Although galleys of Toni Morrison's Love herald it as a "major new novel," the book is in fact one of her slighter efforts. Certainly it is more engaging than Paradise, her flatfooted and highly schematic 1998 novel, but at the same time it lacks the magic and mythic ambition of her 1987 masterpiece, Beloved, and the bravura blending of the ordinary and the fablelike that distinguished her earlier fiction.
Much of Love reads like an awkward retread of Sula and Tar Baby combined: Once again, we are given a story about the long relationship of two women who have known each other since childhood; once again, we are given a story about a dysfunctional family living in what was once a seeming paradise.
All of Morrison's perennial themes are here: lost innocence and the hold that time past exerts over time present; the sufferings sustained by black women at the hands of black men; the fallout that social change and changing attitudes toward race can have on a small community; the possibility of redemption, if past grievances and hurts can somehow be left behind.
While there are some beautifully observed passages in this book, where the author's distinctive style (forged into something new from such disparate influences as Faulkner, Ellison, Woolf and Garcia Marquez) takes over, the story as a whole reads like a gothic soap opera, peopled by scheming, bitter women and selfish, predatory men: women engaged in cartoon-violent catfights; men catting around and going to cathouses.
The touches of surrealism in Love (a dead woman reminiscing from beyond the grave, talking of "Police-heads -- dirty things with big hats who shoot up out of the ocean to harm loose women and eat disobedient children") feel like garnishes, sprinkled on as an afterthought. The novel's sporadic references to racial politics and America's evolving social mores also feel like gratuitous add-ons, penciled in later in an effort to lend this claustrophobic drama some extra dimension and heft.
As in many of Morrison's novels, the story in these pages is told from several points of view that cut back and forth in time. It is an approach that results in a deliberately elliptical narrative, intended to create an aura of mystery while withholding from the reader certain crucial secrets about the characters' pasts.

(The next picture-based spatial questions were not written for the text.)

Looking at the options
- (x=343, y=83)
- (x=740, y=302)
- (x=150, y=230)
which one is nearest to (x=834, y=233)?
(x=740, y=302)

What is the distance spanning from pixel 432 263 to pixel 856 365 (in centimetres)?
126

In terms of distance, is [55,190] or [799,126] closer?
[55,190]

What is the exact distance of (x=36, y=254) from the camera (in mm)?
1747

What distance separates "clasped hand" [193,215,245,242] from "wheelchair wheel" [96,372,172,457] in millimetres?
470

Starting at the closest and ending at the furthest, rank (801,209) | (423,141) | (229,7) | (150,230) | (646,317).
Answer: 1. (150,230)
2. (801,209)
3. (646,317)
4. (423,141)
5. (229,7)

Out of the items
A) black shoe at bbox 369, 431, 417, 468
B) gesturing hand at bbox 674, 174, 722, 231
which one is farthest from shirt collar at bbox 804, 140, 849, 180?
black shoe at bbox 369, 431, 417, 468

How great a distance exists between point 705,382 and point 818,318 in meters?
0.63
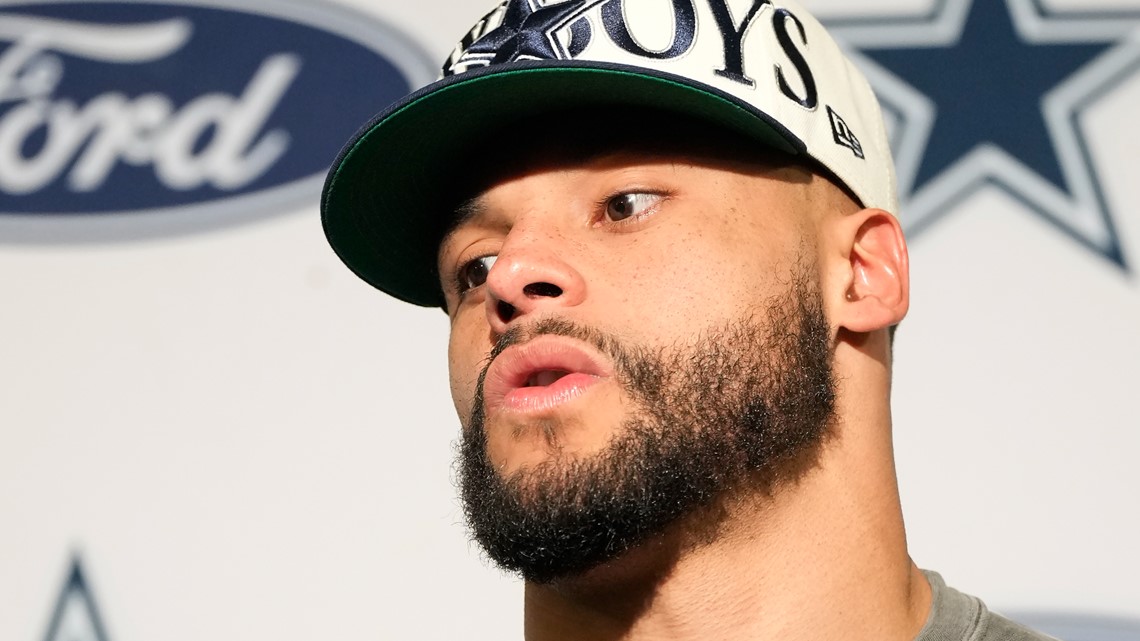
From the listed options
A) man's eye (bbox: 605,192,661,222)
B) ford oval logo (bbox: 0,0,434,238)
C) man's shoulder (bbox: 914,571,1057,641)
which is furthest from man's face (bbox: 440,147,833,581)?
ford oval logo (bbox: 0,0,434,238)

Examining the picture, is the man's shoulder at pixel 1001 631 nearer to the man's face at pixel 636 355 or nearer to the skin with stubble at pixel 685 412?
the skin with stubble at pixel 685 412

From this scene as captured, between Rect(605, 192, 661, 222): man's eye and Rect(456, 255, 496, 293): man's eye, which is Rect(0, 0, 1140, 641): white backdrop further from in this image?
Rect(605, 192, 661, 222): man's eye

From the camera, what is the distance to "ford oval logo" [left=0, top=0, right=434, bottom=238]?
1606 mm

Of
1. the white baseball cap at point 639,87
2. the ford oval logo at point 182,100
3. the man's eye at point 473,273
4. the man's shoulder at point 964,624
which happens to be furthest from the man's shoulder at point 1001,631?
the ford oval logo at point 182,100

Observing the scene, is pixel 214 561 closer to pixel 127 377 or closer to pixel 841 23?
pixel 127 377

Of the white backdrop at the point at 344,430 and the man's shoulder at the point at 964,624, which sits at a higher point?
the white backdrop at the point at 344,430

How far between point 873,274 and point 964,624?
283 millimetres

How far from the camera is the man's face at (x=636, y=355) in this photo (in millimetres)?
867

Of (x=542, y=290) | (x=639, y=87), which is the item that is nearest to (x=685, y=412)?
(x=542, y=290)

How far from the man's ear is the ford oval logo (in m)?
0.78

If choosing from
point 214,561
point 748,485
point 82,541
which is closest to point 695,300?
point 748,485

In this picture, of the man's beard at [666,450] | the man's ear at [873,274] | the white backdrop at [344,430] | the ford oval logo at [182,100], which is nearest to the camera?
the man's beard at [666,450]

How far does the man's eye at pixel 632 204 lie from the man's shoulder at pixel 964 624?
15.2 inches

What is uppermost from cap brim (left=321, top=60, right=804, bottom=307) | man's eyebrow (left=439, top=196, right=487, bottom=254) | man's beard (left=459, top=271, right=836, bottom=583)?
cap brim (left=321, top=60, right=804, bottom=307)
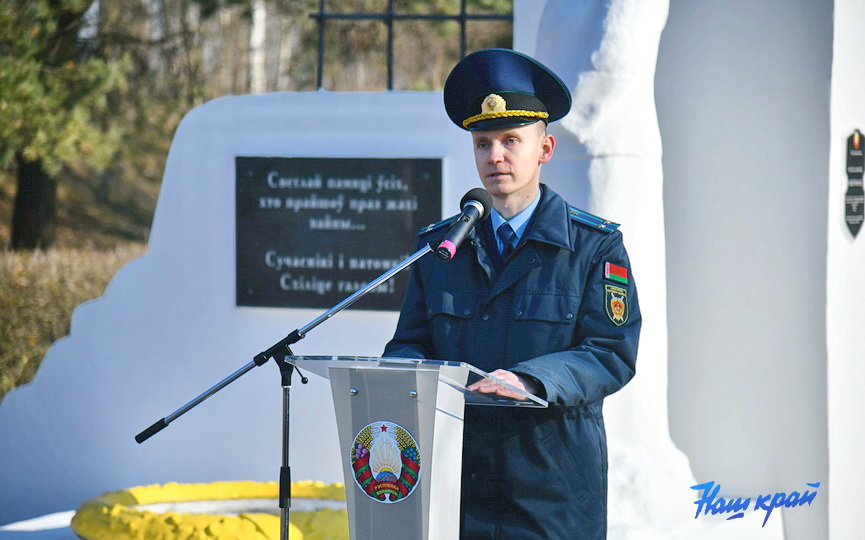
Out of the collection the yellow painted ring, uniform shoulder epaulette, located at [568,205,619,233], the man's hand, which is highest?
uniform shoulder epaulette, located at [568,205,619,233]

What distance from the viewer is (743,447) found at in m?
4.19

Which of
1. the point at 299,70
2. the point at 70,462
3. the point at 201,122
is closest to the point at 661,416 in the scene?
the point at 201,122

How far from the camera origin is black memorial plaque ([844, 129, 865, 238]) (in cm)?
407

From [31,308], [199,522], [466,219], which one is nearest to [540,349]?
[466,219]

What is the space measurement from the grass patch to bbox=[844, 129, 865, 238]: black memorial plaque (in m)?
5.99

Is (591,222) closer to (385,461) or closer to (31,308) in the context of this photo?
(385,461)

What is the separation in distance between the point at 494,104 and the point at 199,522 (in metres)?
2.59

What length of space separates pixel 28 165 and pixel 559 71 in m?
8.52

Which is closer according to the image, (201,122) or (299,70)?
(201,122)

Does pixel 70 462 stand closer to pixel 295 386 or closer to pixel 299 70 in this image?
pixel 295 386

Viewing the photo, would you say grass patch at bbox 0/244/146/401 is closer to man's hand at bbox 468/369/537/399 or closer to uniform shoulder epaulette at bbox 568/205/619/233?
uniform shoulder epaulette at bbox 568/205/619/233

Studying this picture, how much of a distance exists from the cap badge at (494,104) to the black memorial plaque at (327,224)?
112 inches

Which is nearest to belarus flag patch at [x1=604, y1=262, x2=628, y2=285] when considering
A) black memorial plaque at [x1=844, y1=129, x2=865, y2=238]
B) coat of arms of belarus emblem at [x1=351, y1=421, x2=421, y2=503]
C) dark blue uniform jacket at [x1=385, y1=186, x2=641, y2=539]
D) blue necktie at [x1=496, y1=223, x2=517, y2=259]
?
dark blue uniform jacket at [x1=385, y1=186, x2=641, y2=539]

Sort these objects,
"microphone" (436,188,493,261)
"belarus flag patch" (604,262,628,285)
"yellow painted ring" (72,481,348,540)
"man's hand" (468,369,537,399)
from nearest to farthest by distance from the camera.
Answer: "man's hand" (468,369,537,399) → "microphone" (436,188,493,261) → "belarus flag patch" (604,262,628,285) → "yellow painted ring" (72,481,348,540)
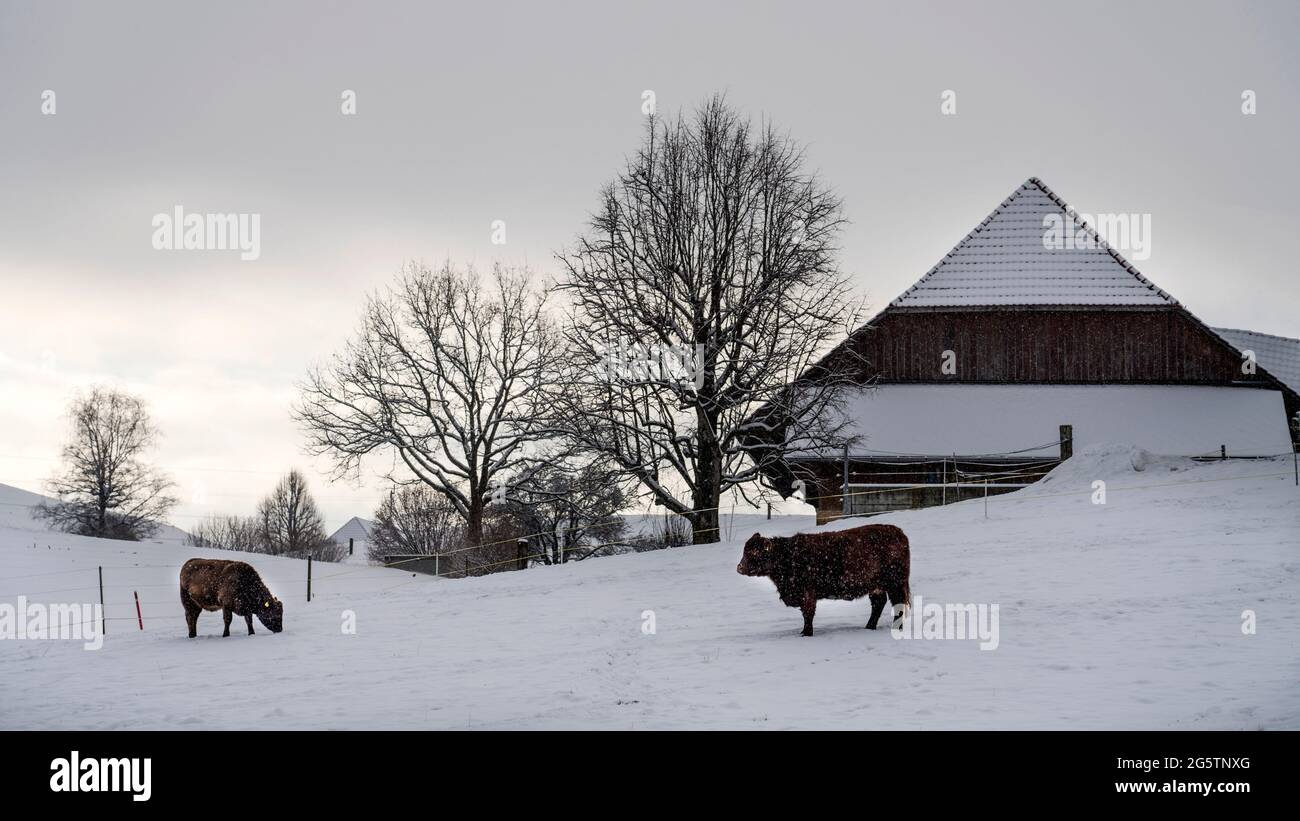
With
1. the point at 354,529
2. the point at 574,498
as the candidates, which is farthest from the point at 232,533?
the point at 574,498

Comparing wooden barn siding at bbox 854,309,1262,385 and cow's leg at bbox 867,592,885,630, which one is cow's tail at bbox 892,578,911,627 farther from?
wooden barn siding at bbox 854,309,1262,385

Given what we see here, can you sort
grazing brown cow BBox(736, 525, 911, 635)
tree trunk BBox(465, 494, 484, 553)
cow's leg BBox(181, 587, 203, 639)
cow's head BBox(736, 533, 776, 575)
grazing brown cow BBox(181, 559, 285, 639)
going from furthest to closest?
tree trunk BBox(465, 494, 484, 553) → cow's leg BBox(181, 587, 203, 639) → grazing brown cow BBox(181, 559, 285, 639) → cow's head BBox(736, 533, 776, 575) → grazing brown cow BBox(736, 525, 911, 635)

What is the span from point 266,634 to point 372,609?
3884 mm

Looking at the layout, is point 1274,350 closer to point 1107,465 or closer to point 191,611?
point 1107,465

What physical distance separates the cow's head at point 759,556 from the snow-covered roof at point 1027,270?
1931 cm

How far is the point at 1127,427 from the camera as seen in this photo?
31.2m

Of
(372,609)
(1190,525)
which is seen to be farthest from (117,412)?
(1190,525)

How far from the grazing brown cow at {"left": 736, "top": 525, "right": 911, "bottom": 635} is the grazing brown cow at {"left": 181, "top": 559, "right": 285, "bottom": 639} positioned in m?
8.52

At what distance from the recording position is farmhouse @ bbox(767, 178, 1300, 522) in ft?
101

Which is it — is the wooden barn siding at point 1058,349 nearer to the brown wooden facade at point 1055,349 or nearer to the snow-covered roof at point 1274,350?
the brown wooden facade at point 1055,349
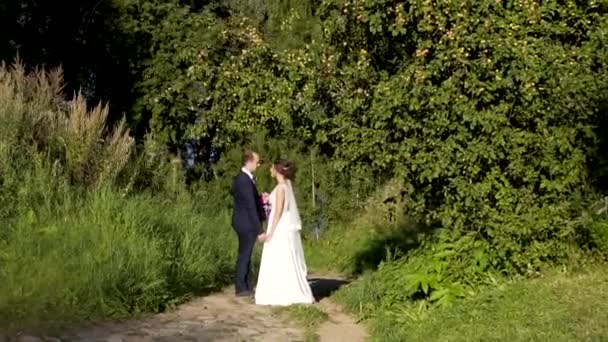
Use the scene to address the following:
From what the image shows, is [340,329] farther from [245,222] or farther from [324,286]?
[324,286]

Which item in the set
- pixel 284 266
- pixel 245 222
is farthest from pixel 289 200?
pixel 284 266

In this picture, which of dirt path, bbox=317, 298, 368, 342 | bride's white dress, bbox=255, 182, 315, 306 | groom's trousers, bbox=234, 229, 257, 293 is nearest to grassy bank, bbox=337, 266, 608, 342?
dirt path, bbox=317, 298, 368, 342

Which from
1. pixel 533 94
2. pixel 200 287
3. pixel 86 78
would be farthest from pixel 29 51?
pixel 533 94

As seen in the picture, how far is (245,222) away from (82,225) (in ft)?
6.99

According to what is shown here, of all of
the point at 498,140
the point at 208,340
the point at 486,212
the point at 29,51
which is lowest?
the point at 208,340

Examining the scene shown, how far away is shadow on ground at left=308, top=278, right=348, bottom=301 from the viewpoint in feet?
42.2

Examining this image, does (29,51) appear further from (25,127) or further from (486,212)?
(486,212)

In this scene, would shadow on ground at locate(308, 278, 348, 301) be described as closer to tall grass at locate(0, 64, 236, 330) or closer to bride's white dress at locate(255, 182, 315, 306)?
bride's white dress at locate(255, 182, 315, 306)

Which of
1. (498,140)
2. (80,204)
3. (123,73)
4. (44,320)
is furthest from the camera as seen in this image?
(123,73)

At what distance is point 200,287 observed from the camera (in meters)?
11.9

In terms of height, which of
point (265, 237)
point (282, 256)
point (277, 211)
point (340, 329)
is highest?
point (277, 211)

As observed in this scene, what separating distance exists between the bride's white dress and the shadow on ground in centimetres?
84

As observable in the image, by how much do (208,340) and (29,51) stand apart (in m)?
15.0

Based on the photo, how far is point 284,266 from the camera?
11.6m
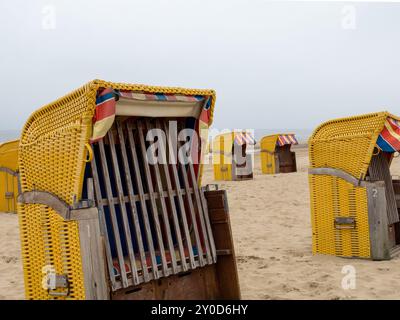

The central figure in Love is a well-to-do man named Bill Cosey who once presided over "the best and best-known vacation spot for colored folk on the East Coast" -- a hotel that flourished in the 1940s and that later, in the wake of integration and new opportunities, began to founder. We are given contradictory glimpses of Cosey from people who worked for him, idolized him, resented him or loved him. An old fishing companion thinks that the more he "learned about the man, the less he knew."
A former employee says "he helped more colored people here than 40 years of government programs." One of his many women describes him as "old, selfish, skirt-chasing," while another
testifies to more sinister behavior.
The hotel has long been shuttered, Cosey is dead and buried, and for many years his home has been occupied by two women who detest each other: Heed, who decades ago became his child-bride; and Christine, who after many years of exile returned to claim her legacy as "the last, the only, blood relative of William Cosey."
As Cosey apparently left no will, the two women have been locked in a war of attrition that seems to have no end. That all changes one day with the arrival of a cunning girl named Junior, who has answered a help wanted ad, surreptitiously placed in a newspaper by Heed. Junior begins an intense affair with Romen, a neighbor boy who has been doing chores around the Cosey house, and she realizes that Heed plans to enlist her help in thwarting Christine's plans to get a lawyer to secure her inheritance.
The two old foes' confrontation will force them both to reappraise the past: their own tangled relationship, as well as the roles that Cosey and Christine's paranoid mother, May (who was married to Cosey's son), played in igniting and fueling their feud.
There is genuine pathos to the stories of the women in this novel, but Morrison never manages to make the more violent emotions that connect Heed and Christine palpable -- or comprehensible -- to the reader. Even when all their secrets have been unraveled, it is hard to comprehend why they harbor such homicidal rage toward each other -- a "hatred so pure, so solemn, it feels beautiful, almost holy."
Part of the problem is that Morrison employs the sort of didactic language she used in the ham-handed Paradise to limn the women's relationships to each other and to Bill Cosey. Blunt analogies are drawn between slavery and the marriage -- "Well, it's like we started out being sold, got free of it, then sold ourselves to the highest bidder" -- and broad generalizations are made about race and sex and class.
In Morrison's finest work, these same issues are dramatized with hallucinatory clarity and power. In this haphazard novel, they all too often sit there inertly on the page, like cumbersome subtitles to her characters' stories.